**Record excerpts**
┄┄┄┄┄┄
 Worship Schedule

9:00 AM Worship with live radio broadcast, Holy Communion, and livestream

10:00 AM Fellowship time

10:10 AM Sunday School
┄┄┄┄┄┄
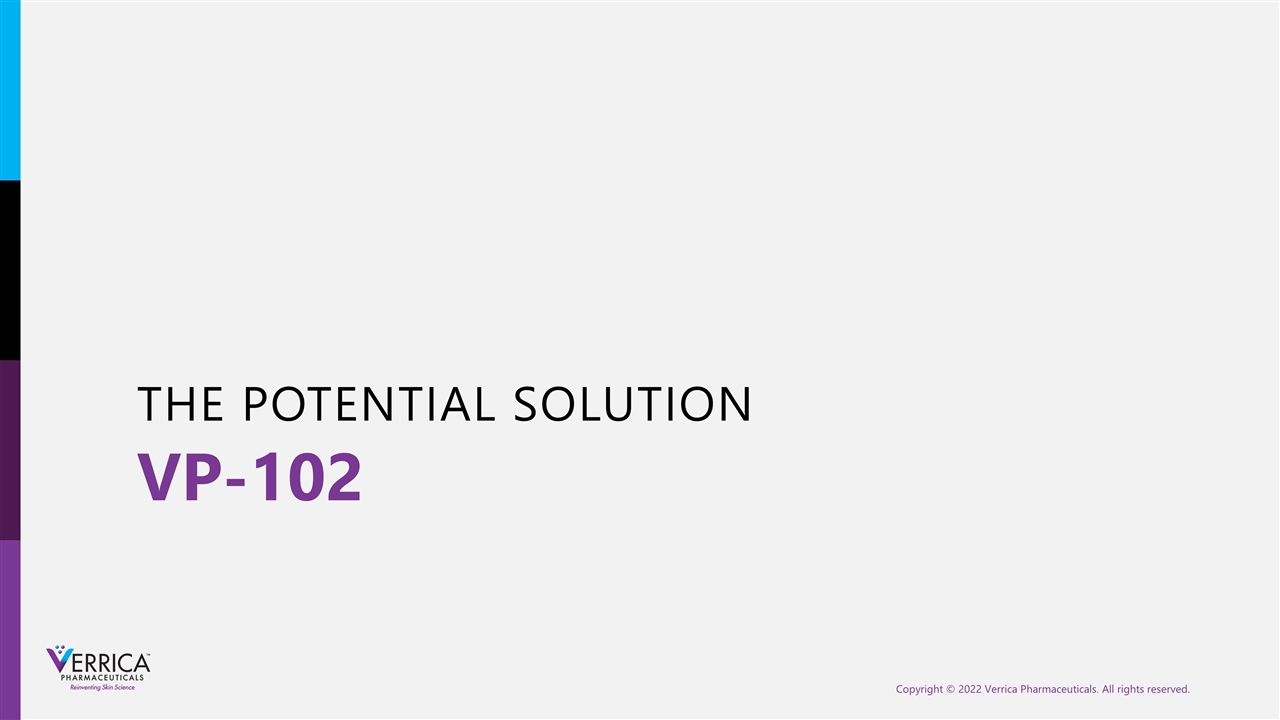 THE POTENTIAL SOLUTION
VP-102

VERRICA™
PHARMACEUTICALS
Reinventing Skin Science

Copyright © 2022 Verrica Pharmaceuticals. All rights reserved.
┄┄┄┄┄┄
**Activity**
Copy the entries above exactly, but only the stretch from the line containing "THE POTENTIAL SOLUTION" through the line containing "Copyright © 2022". Keep both end lines; drop the pictures.

**Written solution**
 THE POTENTIAL SOLUTION
VP-102

VERRICA™
PHARMACEUTICALS
Reinventing Skin Science

Copyright © 2022 Verrica Pharmaceuticals. All rights reserved.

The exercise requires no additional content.